Vous le savez, nous aurions également souhaité que la maigre marge de manœuvre qu'il nous restait ne soit pas dilapidée en un crédit impôt compétitivité-emploi (CICE), distribué aux entreprises sans critères ni contreparties.

 

C'est à évidemment à cette aune qu'il faut considérer le débat que nous avons porté au cours de la discussion par nos amendements. Je pense par exemple à la hausse de TVA sur les transports en commun, qui déclenche une véritable levée de boucliers, et jusque dans les rangs socialistes si j'en crois l'expression des présidents de régions et du président du Gart (Groupement des autorités responsables du transport), Roland Ries.

 

Tout au long de ce débat, vous nous avez répondu, Monsieur le Ministre, que par nos propositions nous dégradions le solde budgétaire.

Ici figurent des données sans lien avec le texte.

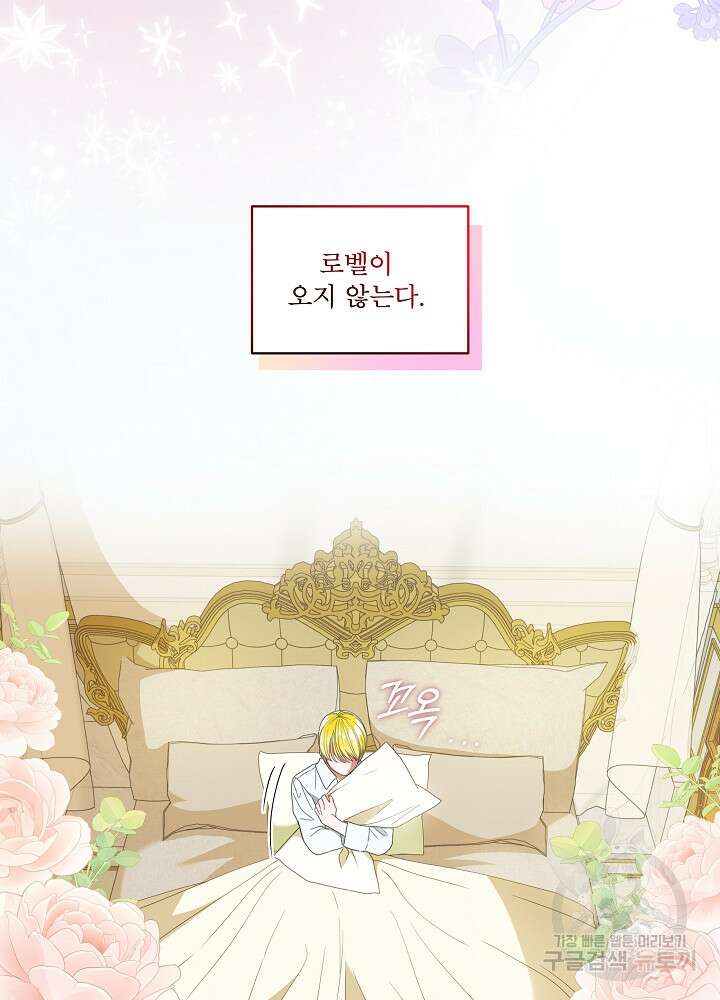 집착 시종으로 살아남기 16화 2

Nous aurions préféré que vous entendiez que les écologistes, par ces amendements, contestaient certains de vos arbitrages en dépense qui vous ont conduit à appeler ces recettes nouvelles.

 

Ayant à ce stade la même constance que le Gouvernement, vous comprendrez que je n'ai aujourd'hui, Monsieur le Ministre, rien à retirer aux critiques que j'exprime depuis maintenant un an.

 

Parce que nous sommes dans la majorité, parce que nous ne croyons pas, dans la crise que connaît aujourd'hui notre pays, que nous serions plus efficaces dans l'opposition qu'à vos côtés, nous nous abstiendrons.

 

Je n'ai rien non plus à retirer aux propositions que formulent les écologistes. Desserrer l'étau inconséquent de la rigueur, trouver un moyen raisonnable - à défaut de l'abroger - d'amoindrir le CICE, installer une contribution climat énergie au niveau nécessaire pour qu'elle protège efficacement la planète, engager enfin la profonde réforme fiscale dont le pays a besoin.

 

A cet égard, les annonces du Premier Ministre - que je rencontrerai demain - nous ouvrent de larges perspectives communes que nous souhaitons fructueuses.

 

Cette abstention, Monsieur le Ministre, n'est donc pas de la défiance pour l'avenir. C'est, j'espère même, un solde du passé. Les écologistes veulent encore croire que nous pouvons nous associer avec vous pour endiguer la crise où s'enfonce notre pays. Peut-être n'avons-nous d'ailleurs pas d'autre choix. Mais cette alliance nécessaire ne peut nous contraindre, nous qui sommes parlementaires, à renoncer à exprimer, défendre et assumer nos idées.

 

Pour conclure et illustrer cette tentative de réconciliation entre l'éthique de responsabilité et l'éthique de conviction, je vous rappellerais ce mot bien connu, Monsieur le Ministre, mes chers collègues, qu'adressa François Andrieux, homme de loi et de lettres, à celui qui n'était pas encore empereur : "Citoyen-consul, vous qui êtes à l'Institut de la section mécanique, vous savez qu'on ne s'appuie que sur ce qui résiste."